Anche le 21 Costituenti hanno dovuto adeguarsi: la nostra bella Carta dice tutto e lo dice bene: la prima delle parità è quella di sesso. Peccato che, a termine di diritti, a partire dalla maternità, nonostante la parità non contempli che una volta partorisco io, un’altra mio marito, la donna è “oggetto” di leggi e leggine che contemplano i casi di specie. Anche per l’aborto, la donna non dispone della propria volontà neppure quando riguarda il suo corpo. Tra le costituenti il problema, ufficialmente rimosso, riguardò Teresa Mattei e Nilde Iotti, che non dovevano avere bambini “legittimi” fuori dal matrimonio: entrambe risolsero i loro drammi in modi diversi, ma la ragion di partito presidiava la loro libertà, senza alcun riguardo alla loro sofferenza e all’egoismo dei loro uomini. Era, purtroppo, il clima degli anni Quaranta del secolo scorso? Indubbiamente, ma negli anni Ottanta e Novanta le parlamentari impiegarono vent’anni – e cinque legislature (le elezioni erano sempre anticipate!)- per ottenere una vera legge contro la violenza dello stupro: Giglia Tedesco deplorava i comunisti, che si opponevano a giudicare stupro quello del marito.

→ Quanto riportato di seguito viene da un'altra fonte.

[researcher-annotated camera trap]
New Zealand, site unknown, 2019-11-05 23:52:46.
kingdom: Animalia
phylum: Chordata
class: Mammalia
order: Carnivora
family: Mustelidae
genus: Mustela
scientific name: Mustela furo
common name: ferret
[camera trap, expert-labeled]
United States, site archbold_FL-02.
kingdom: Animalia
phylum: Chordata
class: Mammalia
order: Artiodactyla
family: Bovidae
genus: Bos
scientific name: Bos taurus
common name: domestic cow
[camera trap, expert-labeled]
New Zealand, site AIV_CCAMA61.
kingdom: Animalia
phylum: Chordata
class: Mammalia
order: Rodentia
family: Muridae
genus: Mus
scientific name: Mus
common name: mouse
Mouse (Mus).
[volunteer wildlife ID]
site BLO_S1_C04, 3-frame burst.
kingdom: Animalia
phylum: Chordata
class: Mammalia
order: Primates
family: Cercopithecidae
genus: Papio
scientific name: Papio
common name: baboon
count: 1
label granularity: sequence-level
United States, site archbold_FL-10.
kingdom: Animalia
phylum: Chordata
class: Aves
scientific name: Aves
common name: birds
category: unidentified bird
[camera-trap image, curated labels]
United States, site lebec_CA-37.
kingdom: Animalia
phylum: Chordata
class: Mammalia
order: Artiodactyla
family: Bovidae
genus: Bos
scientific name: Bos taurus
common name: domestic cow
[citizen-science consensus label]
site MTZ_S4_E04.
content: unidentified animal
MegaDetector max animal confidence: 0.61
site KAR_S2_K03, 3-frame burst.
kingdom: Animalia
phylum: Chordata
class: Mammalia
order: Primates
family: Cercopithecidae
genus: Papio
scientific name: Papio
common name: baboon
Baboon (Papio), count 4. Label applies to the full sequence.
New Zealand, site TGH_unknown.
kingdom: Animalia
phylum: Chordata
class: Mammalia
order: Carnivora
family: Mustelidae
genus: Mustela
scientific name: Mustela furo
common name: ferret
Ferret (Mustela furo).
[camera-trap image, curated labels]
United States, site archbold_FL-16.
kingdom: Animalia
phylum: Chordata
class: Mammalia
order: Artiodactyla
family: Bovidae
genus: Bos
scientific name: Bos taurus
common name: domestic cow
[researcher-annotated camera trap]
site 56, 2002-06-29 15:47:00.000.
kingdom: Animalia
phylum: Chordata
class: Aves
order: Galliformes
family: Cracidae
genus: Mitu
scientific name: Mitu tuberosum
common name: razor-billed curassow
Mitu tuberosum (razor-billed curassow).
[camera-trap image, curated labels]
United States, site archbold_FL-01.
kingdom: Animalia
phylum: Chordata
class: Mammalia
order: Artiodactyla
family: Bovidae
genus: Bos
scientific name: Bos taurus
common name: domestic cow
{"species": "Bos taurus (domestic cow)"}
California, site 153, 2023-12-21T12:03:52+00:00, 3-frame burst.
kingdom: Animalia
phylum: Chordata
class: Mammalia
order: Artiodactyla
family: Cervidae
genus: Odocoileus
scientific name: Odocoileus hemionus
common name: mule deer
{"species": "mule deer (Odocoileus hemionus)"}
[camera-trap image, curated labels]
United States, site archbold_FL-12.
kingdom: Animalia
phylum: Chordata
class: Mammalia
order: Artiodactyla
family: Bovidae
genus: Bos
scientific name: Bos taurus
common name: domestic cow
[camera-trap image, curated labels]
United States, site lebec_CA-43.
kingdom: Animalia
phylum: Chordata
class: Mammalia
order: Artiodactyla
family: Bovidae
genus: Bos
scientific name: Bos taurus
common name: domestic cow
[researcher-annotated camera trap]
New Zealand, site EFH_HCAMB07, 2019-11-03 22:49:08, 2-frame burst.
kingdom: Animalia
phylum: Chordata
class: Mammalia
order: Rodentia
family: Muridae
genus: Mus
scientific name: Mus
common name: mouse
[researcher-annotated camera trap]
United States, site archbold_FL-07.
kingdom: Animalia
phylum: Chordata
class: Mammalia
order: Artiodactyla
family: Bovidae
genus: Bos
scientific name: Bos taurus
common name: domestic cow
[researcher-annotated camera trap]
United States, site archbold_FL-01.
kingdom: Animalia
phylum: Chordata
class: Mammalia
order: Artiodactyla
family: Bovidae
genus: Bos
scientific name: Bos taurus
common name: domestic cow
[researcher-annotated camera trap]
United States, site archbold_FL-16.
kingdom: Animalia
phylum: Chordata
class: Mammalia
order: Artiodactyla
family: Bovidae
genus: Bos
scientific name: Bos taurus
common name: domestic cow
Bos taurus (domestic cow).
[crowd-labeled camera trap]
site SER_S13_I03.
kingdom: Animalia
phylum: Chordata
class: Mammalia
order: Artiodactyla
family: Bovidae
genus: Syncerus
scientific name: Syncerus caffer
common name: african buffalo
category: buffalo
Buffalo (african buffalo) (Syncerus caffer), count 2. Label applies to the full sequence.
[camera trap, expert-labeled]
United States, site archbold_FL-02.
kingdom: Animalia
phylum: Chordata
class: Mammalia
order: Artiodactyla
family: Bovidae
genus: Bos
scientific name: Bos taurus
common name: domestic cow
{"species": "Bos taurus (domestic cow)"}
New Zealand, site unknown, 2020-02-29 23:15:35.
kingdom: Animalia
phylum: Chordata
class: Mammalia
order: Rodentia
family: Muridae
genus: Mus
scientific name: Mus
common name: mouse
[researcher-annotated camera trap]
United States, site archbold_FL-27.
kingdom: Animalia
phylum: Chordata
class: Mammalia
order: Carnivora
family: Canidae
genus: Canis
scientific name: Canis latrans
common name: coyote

Eppure sono stati quelli pilotati dalle donne i temi che hanno aperto l’elettorato femminile alla sinistra: il divorzio e l’aborto fecero paura ai partiti, ignari del desiderio di autonomia del pensiero femminile. Che non ha mai avuto libero accesso nella formazione delle “linee” di contenuti e strategie generali. Quanto succede negli Usa (già 5 stati hanno ridotto la permissività delle leggi sull’aborto ed è attesa la severità dell’intervento della Corte Suprema) lascia pensare che l’aborto e le tutela della famiglia saranno materia elettorale alle politiche del prossimo anno. Le donne, contente della parità che le ha fatte anche soldate, subiscono anche questa guerra che, nonostante una risoluzione dell’Onu, non vede ancora la loro presenza ai tavoli decisionali internazionali. Lo diceva Madeleine Albright: finché non saremo tante Armageddon resta dietro l’angolo.